IN THE MORNING I TOOK CUSTODY of another rental car and set off on the penultimate of my Australian quests. I was on my way to the great jarrah and karri forests of the southwest peninsula. If that sounds a trifle dull, then bear with me please, for these are exceptional trees. They are to the Australian arboreal world what the giant worm of Gippsland is to invertebrates: large, underappreciated, and mysteriously occurring in only one small area, the southwest corner of Western Australia below Perth. Karris are Australia’s sequoias. They attain heights of over 250 feet, but it is their amazing girth—they can be up to 50 feet around and scarcely taper on their climb to their distant crowns—that gives them their majesty. Think of the mightiest, most graceful sycamore you have ever seen, then triple it in every dimension and you have pretty well got a karri.
The dominant species of the region, however, is the handsome and noble jarrah, slightly less massive than the karri, but still enormous and arresting. It is something of a miracle that jarrahs are left at all, for it is just about the unluckiest tree alive. The specialization that allowed it to flourish in the first place was also its tragic undoing, for jarrah has the poor luck to thrive in soils rich in bauxite, and bauxite is a very valuable mineral. In the 1950s mining companies discovered the connection and came almost simultaneously to the exhilarating realization that they could knock down and sell the jarrah for quite a lot of money, then dig out all that gorgeously commercial bauxite underneath, thus getting two lots of income from one plot of land. Life doesn’t get much better than that—so long, of course, as your conscience can bear the thought of removing large stands of prime forest of a type that occurs nowhere else and replacing them with large, unsightly gashes. Mining engineers—these people are so ingenious—got around this problem by having no consciences at all. Brilliant!

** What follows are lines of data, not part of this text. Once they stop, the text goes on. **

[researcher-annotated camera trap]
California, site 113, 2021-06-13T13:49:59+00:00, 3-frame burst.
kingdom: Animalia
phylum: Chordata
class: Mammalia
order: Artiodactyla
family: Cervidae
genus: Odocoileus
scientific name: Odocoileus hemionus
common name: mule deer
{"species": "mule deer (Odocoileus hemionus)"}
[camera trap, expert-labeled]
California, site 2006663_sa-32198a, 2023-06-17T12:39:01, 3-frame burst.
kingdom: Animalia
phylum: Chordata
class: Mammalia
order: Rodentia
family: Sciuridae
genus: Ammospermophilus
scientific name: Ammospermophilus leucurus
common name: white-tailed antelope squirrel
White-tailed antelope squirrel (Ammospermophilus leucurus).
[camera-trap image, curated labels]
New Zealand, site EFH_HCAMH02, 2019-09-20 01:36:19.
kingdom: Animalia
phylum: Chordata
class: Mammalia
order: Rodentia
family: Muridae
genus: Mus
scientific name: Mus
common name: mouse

In this they were long aided by their colleagues in the forestry industry. Australian foresters, it must be said, do rather like to chop down a tree. You can’t entirely blame them—it is, after all, how they make their livelihood—and unquestionably they are less reckless than in former times, but they were allowed to get away with so much for so long that they still need the most attentive watching. These are people, you must understand, who could describe clear-cutting as “the full sunlight method of regeneration” and not blush. Just to ease you into a sense of perspective here, Australia is the least wooded continent (Antarctica excluded, of course) and yet it is also the world’s largest exporter of wood chips. Now, I am no authority, and for all I know this is all managed with the most exacting care (that is certainly the impression the Australian Department of Conservation and Land Management strives to create), but it does seem to me that there is a certain mathematical discrepancy between having very few trees on the one hand and the world’s liveliest chip exporting industry on the other. Anyway, there is much less jarrah forest than there once was, and even a good deal less of the rare and clearly irreplaceable karri forests. According to William J. Lines, between 1976 and 1993 Australia lost a quarter of its karri forests to woodchipping. To woodchipping! I repeat: these people need watching.